Directive:
Could you reproduce everything from "The dataset can" down to "the test data." in the in-class exercise description below, word for word?

** Start of Passage to read **

# **The fifth in-class-exercise (40 points in total, 11/11/2021)**

(20 points) The purpose of the question is to practice different machine learning algorithms for text classification as well as the performance evaluation. In addition, you are requried to conduct *10 fold cross validation (https://scikit-learn.org/stable/modules/cross_validation.html)* in the training. 

The dataset can be download from here: https://github.com/unt-iialab/info5731_spring2021/blob/main/class_exercises/exercise09_datacollection.zip. The dataset contains two files train data and test data for sentiment analysis in IMDB review, it has two categories: 1 represents positive and 0 represents negative. You need to split the training data into training and validate data (80% for training and 20% for validation, https://towardsdatascience.com/train-test-split-and-cross-validation-in-python-80b61beca4b6) and perform 10 fold cross validation while training the classifier. The final trained model was final evaluated on the test data.

** End of Passage to read **
** Start of Data section **

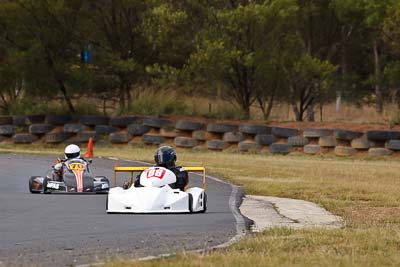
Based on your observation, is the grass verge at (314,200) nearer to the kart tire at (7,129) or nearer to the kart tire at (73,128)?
the kart tire at (7,129)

** End of Data section **

Result of this task:
The dataset can be download from here: https://github.com/unt-iialab/info5731_spring2021/blob/main/class_exercises/exercise09_datacollection.zip. The dataset contains two files train data and test data for sentiment analysis in IMDB review, it has two categories: 1 represents positive and 0 represents negative. You need to split the training data into training and validate data (80% for training and 20% for validation, https://towardsdatascience.com/train-test-split-and-cross-validation-in-python-80b61beca4b6) and perform 10 fold cross validation while training the classifier. The final trained model was final evaluated on the test data.